Infolgedessen arbeitet eine Rückrufaktion daran, drei Mitglieder des siebenköpfigen Vorstands zu verdrängen. Der Vorstand sieht sich einer Klage wegen der Verfahren gegenüber, die verwendet werden, um die Zulassung von Lowell zu ändern. Die Stadt verklagte ihren eigenen Schulbezirk, um die Öffnung von Gebäuden zu erzwingen.

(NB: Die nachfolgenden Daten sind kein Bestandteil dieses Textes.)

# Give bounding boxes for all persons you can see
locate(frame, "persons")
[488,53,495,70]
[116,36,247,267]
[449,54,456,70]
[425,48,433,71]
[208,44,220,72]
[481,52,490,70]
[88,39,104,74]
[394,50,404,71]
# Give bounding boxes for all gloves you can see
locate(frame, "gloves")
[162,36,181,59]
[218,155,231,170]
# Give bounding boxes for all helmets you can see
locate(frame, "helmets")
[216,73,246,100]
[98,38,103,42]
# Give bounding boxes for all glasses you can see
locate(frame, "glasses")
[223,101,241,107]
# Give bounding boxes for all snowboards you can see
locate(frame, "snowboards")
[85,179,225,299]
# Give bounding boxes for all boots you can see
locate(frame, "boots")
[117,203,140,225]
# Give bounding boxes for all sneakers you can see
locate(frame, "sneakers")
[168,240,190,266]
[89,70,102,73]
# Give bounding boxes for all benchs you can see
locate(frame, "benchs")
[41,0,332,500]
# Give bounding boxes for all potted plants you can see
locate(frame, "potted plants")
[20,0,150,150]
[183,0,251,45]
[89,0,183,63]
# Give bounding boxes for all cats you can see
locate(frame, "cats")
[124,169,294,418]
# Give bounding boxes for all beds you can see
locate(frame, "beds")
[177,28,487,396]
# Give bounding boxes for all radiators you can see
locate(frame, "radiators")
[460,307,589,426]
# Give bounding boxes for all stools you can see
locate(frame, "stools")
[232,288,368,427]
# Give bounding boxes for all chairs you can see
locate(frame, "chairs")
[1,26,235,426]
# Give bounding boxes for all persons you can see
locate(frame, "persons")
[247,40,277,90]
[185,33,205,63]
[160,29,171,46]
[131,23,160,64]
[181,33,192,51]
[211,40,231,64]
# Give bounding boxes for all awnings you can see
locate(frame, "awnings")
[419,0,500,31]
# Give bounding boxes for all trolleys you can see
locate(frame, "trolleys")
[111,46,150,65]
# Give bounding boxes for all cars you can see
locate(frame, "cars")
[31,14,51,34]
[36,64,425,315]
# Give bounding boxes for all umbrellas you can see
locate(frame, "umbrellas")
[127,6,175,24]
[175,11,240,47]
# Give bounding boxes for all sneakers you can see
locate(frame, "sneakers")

Und der Superintendent kündigte und wurde erst dann zur Rückkehr überredet, als die Vorstandsmitglieder schriftlich zustimmten, sich auf die Wiedereröffnung der Schulen zu konzentrieren.

„Hier geht es nicht nur um die Wiedereröffnung der Schule“, sagte Siva Raj, der mit seinem Partner Autumn Looijen die Rückrufaktion leitet. 'Hier geht es um die breitere Dysfunktion im Schulvorstand.' Er sagte, die Zeit, die für irrelevante Themen wie Lowell aufgewendet werde, sei „völlig nicht synchron mit dem, was die Eltern wollten“.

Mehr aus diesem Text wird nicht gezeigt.